Liderado por Sara Winter, o grupo bolsonarista autodenominado "300 do Brasil" fez anteontem um protesto em frente ao STF (veja o vídeo abaixo). Tudo começou quando a ativista leu o mandado de busca e apreensão relacionado ao inquérito das fake news.

O grupo marchou carregando tochas e gritando palavras de ordem contra o ministro Alexandre de Moraes; alguns participantes cobriram todo o rosto com máscara; apesar do nome do movimento, o ato reuniu poucas dezenas de pessoas.

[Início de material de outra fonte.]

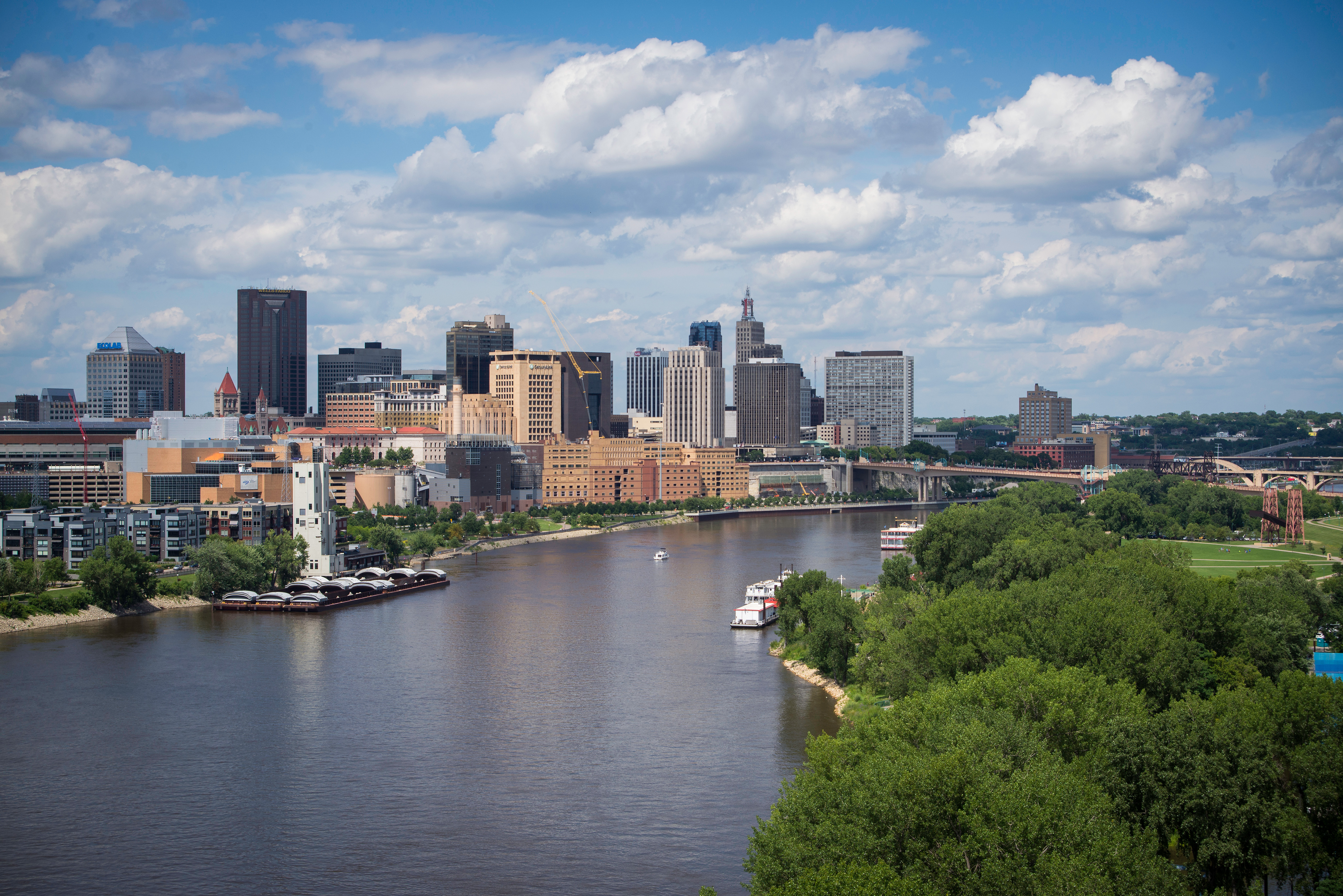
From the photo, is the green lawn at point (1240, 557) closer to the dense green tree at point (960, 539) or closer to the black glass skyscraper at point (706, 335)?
the dense green tree at point (960, 539)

"A gente vai infernizar a tua vida. A gente vai descobrir os lugares que você frequenta. A gente vai descobrir as empregadas domésticas que trabalham pro senhor. A gente vai descobrir tudo da sua vida", disse Sara em ameaça direcionada ao ministro do STF.

No início de maio, o MPDFT (Ministério Público do Distrito Federal e Territórios) entrou com uma ação civil pública na Justiça pedindo o fim do acampamento "300 do Brasil" em qualquer parte do país. Os procuradores chamaram o grupo de "milícia armada".